== Written request 1 ==
Reproduce a passage from the forum thread about string recordings word for word. Begin at the words "Not isolated to" and stop after "shortly from others.".

[Start Text section]

# Good recorded string examples for comparison EQ?



## HarmonKard (Nov 27, 2022)

Hi

I am wondering if anyone knows of good, professional recordings (preferably of film score, but it doesn't have to be) with great string sounds to use as an EQ reference. But here's the key - they have to be in isolation, or really close.

Ideas? Thanks!


----------



## b_elliott (Nov 27, 2022)

HarmonKard said:


> Hi
> 
> I am wondering if anyone knows of good, professional recordings (preferably of film score, but it doesn't have to be) with great string sounds to use as an EQ reference. But here's the key - they have to be in isolation, or really close.
> 
> Ideas? Thanks!


Not isolated to my knowledge; but,
Per this site the modern reference recording = _Inception_. Top of the industry rec, mix and mastering.

An oldie (1954) is Furtwangler: Sigfried's Funeral March. Studio recording. Gives me chills each time I hear it.

Some other refs per your criteria likely to come your way shortly from others.

[End Text section]
[Start Data for this task]

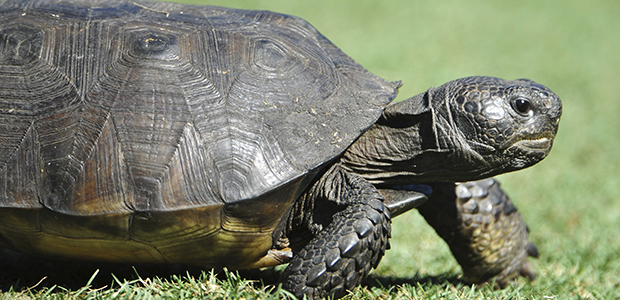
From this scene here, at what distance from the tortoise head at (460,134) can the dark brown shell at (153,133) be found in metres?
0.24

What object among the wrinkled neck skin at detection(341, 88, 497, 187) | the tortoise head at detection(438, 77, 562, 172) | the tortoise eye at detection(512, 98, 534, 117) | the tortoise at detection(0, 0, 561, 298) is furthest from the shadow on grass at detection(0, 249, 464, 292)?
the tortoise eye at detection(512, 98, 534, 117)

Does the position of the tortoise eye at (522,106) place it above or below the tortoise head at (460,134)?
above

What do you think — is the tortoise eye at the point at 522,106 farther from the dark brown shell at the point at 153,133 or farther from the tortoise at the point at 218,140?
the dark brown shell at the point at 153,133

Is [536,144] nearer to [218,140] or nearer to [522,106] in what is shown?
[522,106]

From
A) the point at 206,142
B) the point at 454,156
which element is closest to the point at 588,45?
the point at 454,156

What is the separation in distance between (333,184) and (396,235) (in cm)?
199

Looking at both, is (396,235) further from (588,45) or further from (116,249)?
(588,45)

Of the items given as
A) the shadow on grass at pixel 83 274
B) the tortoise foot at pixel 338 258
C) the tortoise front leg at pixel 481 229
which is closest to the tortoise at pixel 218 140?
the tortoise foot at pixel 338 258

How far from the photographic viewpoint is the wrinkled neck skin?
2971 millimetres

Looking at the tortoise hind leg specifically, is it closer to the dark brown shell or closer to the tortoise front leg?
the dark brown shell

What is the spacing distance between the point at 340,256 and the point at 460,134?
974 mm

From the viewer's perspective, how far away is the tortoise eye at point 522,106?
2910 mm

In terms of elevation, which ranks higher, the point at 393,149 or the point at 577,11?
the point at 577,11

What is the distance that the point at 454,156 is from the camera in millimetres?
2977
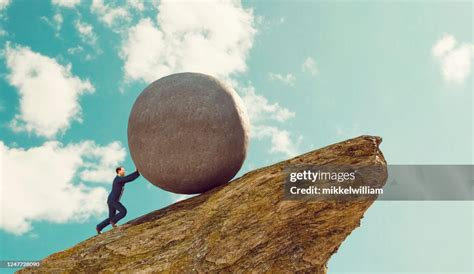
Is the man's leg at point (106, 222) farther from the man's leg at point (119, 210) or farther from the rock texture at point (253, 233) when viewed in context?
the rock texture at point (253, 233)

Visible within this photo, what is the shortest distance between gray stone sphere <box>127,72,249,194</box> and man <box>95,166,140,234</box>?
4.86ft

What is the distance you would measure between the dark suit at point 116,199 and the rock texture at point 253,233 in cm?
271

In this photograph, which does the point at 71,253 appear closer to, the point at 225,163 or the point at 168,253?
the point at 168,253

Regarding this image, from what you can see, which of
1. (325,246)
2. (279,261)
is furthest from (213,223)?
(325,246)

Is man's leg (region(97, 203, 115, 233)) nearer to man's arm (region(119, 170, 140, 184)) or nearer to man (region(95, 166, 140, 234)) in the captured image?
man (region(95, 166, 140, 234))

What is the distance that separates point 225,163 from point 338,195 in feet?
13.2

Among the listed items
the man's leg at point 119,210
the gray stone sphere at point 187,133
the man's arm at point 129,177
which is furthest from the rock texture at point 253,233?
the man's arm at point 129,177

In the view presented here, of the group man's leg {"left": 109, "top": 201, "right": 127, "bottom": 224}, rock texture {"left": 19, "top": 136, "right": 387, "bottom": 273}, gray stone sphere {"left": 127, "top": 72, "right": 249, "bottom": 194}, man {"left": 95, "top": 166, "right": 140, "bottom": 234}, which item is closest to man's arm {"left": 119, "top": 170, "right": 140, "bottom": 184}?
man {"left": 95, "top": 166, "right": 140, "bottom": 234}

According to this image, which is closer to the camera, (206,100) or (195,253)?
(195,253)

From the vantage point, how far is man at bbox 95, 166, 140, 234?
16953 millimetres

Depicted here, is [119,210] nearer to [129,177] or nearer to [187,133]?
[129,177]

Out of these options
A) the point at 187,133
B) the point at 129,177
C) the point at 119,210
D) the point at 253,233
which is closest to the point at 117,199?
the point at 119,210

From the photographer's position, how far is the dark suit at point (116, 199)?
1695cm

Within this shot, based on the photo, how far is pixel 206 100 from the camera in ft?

[End Data for this task]

== Written request 2 ==
Rename "shadow on grass" as "shade on the lawn" in the entries, beginning at the first entry and stopping after the line that has "2971 millimetres". Return only those lines with everything else unchanged, and leave out the pictures.

== Full output 1 ==
Not isolated to my knowledge; but,
Per this site the modern reference recording = _Inception_. Top of the industry rec, mix and mastering.

An oldie (1954) is Furtwangler: Sigfried's Funeral March. Studio recording. Gives me chills each time I hear it.

Some other refs per your criteria likely to come your way shortly from others.

== Full output 2 ==
From this scene here, at what distance from the tortoise head at (460,134) can the dark brown shell at (153,133) be found in metres?
0.24

What object among the wrinkled neck skin at detection(341, 88, 497, 187) | the tortoise head at detection(438, 77, 562, 172) | the tortoise eye at detection(512, 98, 534, 117) | the tortoise at detection(0, 0, 561, 298) is furthest from the shade on the lawn at detection(0, 249, 464, 292)?
the tortoise eye at detection(512, 98, 534, 117)

Does the position of the tortoise eye at (522,106) place it above or below the tortoise head at (460,134)?
above

What do you think — is the tortoise eye at the point at 522,106 farther from the dark brown shell at the point at 153,133 or farther from the tortoise at the point at 218,140?
the dark brown shell at the point at 153,133

Is [536,144] nearer to [218,140] or nearer to [522,106] in what is shown?
[522,106]

From
A) the point at 206,142
B) the point at 454,156
which element is closest to the point at 588,45?
the point at 454,156

What is the separation in distance between (333,184) and (396,235) (in cm)?
199

Looking at both, is (396,235) further from (588,45) or further from (116,249)?
(588,45)

Of the items given as
A) the shade on the lawn at pixel 83 274
B) the tortoise foot at pixel 338 258
C) the tortoise front leg at pixel 481 229
which is closest to the tortoise at pixel 218 140?
the tortoise foot at pixel 338 258

How far from the photographic viewpoint is the wrinkled neck skin?
2971 millimetres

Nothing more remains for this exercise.